Tuesday, March 24, 2009

More on solar disasters

Last August, I noted a Scientific American article about the great danger that a large solar storm of could cause to modern infrastructure. A big event of the kind that last happened in 1859 could cause massive disruption for weeks or months.

Now New Scientist visits the issue, as a result of a new NASA sponsored study that looks at the possible disaster.

The basic problem is the nature of the damage to the electrical system:
According to the NAS report, a severe space weather event in the US could induce ground currents that would knock out 300 key transformers within about 90 seconds, cutting off the power for more than 130 million people (see map). From that moment, the clock is ticking for America....

The truly shocking finding is that this whole situation would not improve for months, maybe years: melted transformer hubs cannot be repaired, only replaced. "From the surveys I've done, you might have a few spare transformers around, but installing a new one takes a well-trained crew a week or more," says Kappenman. "A major electrical utility might have one suitably trained crew, maybe two."

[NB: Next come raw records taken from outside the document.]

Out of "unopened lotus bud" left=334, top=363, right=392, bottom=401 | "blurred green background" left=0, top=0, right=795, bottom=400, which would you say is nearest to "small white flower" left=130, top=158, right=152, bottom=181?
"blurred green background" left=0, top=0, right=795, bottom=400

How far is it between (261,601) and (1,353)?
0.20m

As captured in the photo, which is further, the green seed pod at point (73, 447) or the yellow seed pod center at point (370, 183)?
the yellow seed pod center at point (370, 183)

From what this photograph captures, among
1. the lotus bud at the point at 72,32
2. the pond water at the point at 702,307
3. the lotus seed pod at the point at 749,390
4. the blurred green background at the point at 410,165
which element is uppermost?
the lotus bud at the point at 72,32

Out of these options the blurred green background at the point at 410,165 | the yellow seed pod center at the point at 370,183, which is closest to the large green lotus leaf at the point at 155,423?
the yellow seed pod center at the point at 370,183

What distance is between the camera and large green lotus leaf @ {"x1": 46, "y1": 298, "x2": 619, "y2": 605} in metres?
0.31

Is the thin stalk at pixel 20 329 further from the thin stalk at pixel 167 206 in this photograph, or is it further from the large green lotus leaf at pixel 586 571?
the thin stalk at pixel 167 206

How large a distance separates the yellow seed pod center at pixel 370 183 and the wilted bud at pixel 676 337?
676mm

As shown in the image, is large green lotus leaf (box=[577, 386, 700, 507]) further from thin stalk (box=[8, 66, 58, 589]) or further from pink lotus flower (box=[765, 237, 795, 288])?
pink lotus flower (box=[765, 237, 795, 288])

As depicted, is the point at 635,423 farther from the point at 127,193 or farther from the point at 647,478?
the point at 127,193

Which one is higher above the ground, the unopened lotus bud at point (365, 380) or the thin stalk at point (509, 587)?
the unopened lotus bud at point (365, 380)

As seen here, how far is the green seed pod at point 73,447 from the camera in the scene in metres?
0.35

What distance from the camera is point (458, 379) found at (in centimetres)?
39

Within a month, then, the handful of spare transformers would be used up. The rest will have to be built to order, something that can take up to 12 months.

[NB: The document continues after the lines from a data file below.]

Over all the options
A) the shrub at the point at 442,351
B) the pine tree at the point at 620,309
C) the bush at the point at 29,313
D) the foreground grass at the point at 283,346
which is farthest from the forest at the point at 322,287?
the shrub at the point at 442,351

That's an amazing thought, isn't it?: a huge part of the world having a permanent black out for months. As the study notes, a blackout of that length affects everything; water supply, fuel supply, food supply. As least survivalists would finally feel their preparation was worth it.

The article notes that the main satellite which would give short warning of the coming storm (and perhaps allow some electricity utilities to take some action to limit damage) is aging and no replacement is planned. Sounds very obvious that this is one early warning system that should not be allowed to lapse.